Objective: Could the lines from the one with "In this picture, from" through the end of the listing be restated exactly, with nothing else included?

Dataset extract:
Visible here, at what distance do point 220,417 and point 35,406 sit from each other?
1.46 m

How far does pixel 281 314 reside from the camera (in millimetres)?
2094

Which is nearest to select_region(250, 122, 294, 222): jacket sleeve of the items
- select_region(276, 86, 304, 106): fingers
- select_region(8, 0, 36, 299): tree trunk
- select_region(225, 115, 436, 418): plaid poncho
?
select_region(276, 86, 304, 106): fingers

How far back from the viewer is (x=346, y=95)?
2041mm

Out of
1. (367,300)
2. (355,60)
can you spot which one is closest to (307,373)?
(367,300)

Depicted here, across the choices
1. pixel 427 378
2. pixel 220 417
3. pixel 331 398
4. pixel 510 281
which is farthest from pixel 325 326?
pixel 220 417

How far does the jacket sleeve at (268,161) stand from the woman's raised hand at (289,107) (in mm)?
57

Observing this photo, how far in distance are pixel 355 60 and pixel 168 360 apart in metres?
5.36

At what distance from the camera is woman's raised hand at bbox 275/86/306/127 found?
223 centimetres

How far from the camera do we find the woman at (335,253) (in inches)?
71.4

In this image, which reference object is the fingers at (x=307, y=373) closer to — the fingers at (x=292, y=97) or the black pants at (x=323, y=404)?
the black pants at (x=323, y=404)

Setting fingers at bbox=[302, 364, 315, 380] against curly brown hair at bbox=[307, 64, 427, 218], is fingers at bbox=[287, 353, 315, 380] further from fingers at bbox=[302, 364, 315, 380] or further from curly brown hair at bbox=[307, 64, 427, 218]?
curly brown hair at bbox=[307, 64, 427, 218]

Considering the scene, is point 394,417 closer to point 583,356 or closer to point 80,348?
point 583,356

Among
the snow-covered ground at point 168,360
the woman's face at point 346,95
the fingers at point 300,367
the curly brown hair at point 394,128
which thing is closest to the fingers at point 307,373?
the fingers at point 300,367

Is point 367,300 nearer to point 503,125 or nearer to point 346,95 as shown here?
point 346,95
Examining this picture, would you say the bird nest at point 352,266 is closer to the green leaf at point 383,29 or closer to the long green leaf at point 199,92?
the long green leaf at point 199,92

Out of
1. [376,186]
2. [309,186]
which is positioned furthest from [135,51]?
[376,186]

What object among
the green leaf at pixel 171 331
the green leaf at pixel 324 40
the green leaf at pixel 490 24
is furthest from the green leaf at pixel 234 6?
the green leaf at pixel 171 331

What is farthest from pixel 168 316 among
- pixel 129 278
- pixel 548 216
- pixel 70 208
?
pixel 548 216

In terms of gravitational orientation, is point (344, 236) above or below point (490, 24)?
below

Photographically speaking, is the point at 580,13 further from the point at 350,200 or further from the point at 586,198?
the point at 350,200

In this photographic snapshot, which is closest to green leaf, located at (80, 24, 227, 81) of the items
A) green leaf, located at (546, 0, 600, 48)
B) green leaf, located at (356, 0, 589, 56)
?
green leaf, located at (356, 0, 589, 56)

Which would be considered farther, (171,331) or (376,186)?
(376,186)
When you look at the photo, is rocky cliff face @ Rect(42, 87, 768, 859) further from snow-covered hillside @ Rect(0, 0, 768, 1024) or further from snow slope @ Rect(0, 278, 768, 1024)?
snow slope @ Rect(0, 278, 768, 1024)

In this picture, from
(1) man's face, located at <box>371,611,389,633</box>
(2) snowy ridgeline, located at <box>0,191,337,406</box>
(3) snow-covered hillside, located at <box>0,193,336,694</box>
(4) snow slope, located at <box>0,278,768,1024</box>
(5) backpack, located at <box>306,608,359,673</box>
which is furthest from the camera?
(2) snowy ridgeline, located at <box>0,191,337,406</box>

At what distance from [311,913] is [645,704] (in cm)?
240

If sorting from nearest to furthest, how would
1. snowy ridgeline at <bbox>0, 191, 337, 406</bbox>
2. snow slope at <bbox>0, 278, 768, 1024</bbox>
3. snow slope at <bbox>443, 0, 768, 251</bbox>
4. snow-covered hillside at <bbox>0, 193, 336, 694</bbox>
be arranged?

Response to this exercise:
In this picture, from
(1) man's face, located at <box>371,611,389,633</box>
(2) snowy ridgeline, located at <box>0,191,337,406</box>
(3) snow-covered hillside, located at <box>0,193,336,694</box>
(4) snow slope, located at <box>0,278,768,1024</box>
(5) backpack, located at <box>306,608,359,673</box>
which is furthest from the camera?
(2) snowy ridgeline, located at <box>0,191,337,406</box>

At what distance from [311,913] is [645,704] (in cm)?
240

If sorting from nearest to furthest, how would
1. snowy ridgeline at <bbox>0, 191, 337, 406</bbox>
2. snow slope at <bbox>0, 278, 768, 1024</bbox>
3. snow slope at <bbox>443, 0, 768, 251</bbox>
4. snow-covered hillside at <bbox>0, 193, 336, 694</bbox>
be arranged?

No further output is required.